Ho due flash chiari e lucidi sul commendatore e poi grand’ufficiale Gaspare De Grandi.
Il primo risale ai miei albori con la pagaia, quando il nostro mentore, il “Pele”, al secolo Mirko Pellegrini, un fine settimana caricò noi ragazzi del Club sul mitico Volkswagen pulmino gran turismo con tanto di carrello a tre piani e ci disse che saremo andati sull’Enza a fare due gare. La cosa per noi ovviamente si faceva interessante tanto più che la partenza era prevista per venerdì pomeriggio e significava quindi perdere ancora un sabato scolastico, cosa tra l’altro molto consueta per noi canoisti a partire da marzo. Ritrovo all’una e mezza in Dogana – nostra sede nautica - in attesa dell’arrivo del Pele che come sempre si faceva aspettare non poco e quando arrivava bisognava slegare di nuovo le canoe dal carrello perché dovevamo caricare le sue ultime produzioni che doveva consegnare per l’appunto alle diverse gare. In quegli anni Mirko Pellegrini era probabilmente il costruttore di canoe più conosciuto e produttivo in Italia, ma era conosciuto anche per i suoi consueti ritardi nel consegnare le canoe ordinate chissà quanti mesi prima e non sempre i colori corrispondevano alle richieste… dipendeva dalla quantità di rosso da smaltire! Al momento della partenza ci si augurava sempre che nessun genitore si fermasse ad aspettare la nostra dipartita esausto dalla lunga attesa del nostro autista-allenatore-accompagnatore, nonché papà, Pele, perché ad una rapida conta i ragazzi e ragazze che avrebbero dovuto prendere posto erano ben più dei nove consentiti dall’omologazione del mezzo, ma si arrivava tranquillamente alle 14/15 teste!!! La cosa avrebbe insospettito e preoccupato non poco i nostri genitori che si sarebbero chiesti come avremmo potuto raggiungere il luogo predestinato con quello sgangherato mezzo sociale. Se andavano via prima non c’era problema perché la storia era che il Pele arrivava con un altro mezzo guidato dalla morosa, un maestra molto considerata dai nostri e di sicuro affidamento. Se si fermavano il Pele aveva una buona scusa con tanto di codice della strada in mano. Infatti convinceva i genitori con la storiella che se il passeggero non superava i 14 anni non vi erano problemi a caricarne qualche unità in più, altrimenti si era preparato anche sull’altezza dicendo che fino al metro e 50 non conta! In realtà a tutto ciò non ci credeva neppure lui perché ad ogni minimo sospetto di controllo ci intimava di nasconderci sotto i sedili e così si passava il viaggio tra canti, cibo, barzellette e fughe sotto i sedili.

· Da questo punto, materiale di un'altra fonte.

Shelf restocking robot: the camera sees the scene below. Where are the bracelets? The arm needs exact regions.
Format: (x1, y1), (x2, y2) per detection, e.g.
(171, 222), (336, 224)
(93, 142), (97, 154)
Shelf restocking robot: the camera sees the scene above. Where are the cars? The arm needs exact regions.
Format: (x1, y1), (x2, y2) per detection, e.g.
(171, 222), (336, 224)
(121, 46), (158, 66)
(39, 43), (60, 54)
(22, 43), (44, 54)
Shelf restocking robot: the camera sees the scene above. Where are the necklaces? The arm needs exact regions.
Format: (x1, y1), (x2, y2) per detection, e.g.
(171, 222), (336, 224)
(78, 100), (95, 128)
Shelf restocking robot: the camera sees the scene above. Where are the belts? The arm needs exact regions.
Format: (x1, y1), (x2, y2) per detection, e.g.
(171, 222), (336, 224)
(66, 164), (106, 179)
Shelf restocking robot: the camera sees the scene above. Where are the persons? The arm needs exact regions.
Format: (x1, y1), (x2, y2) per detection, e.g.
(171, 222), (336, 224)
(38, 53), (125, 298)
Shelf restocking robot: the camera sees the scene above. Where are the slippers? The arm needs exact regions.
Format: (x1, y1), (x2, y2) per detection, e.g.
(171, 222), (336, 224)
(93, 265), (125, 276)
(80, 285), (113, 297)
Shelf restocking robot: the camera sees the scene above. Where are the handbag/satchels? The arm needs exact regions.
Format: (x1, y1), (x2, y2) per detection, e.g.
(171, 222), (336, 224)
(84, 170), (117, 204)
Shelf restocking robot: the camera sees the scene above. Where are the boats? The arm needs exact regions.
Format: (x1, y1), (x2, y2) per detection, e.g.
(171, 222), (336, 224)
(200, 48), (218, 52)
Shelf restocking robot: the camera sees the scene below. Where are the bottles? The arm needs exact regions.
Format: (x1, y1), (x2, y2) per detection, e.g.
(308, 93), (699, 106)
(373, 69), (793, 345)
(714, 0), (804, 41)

L’arrivo in Val d’Enza era sempre ad ore impossibili, quando andava bene piantavamo le tende alle prime ore dell’alba visto che prima di arrivare alla meta il Pele doveva praticamente sempre passare da Cremona da Azzali a caricare pagaie. Poche ore di sonno e via su quella stretta valle tra tornanti e folle di macchine con canoe che riempivano per qualche giorno quella natura ancora selvaggia. Non c’era certo il tempo di provare, ricevevamo solo qualche dritta dai più anziani del gruppo e da personaggi di sicura esperienza come Carlo Perli, Marco Previde Massara, Enzo e Alberto Spoladori. Mi ricordo che un anno al via vidi Oreste Perri, un omone grande, arrivato a me tempo prima con la sua leggenda e con l’immagine di quel pungo alzato al cielo che la Gazzetta dello Sport, ogni volta che parlava di una sua impresa, pubblicava. Quella foto poi la ritrova nella sua gigantografia nello studio di Oreste a Castelgandolfo, chissà se oggi la magica reliquia si è trasferita nello studio del sindaco di Cremona?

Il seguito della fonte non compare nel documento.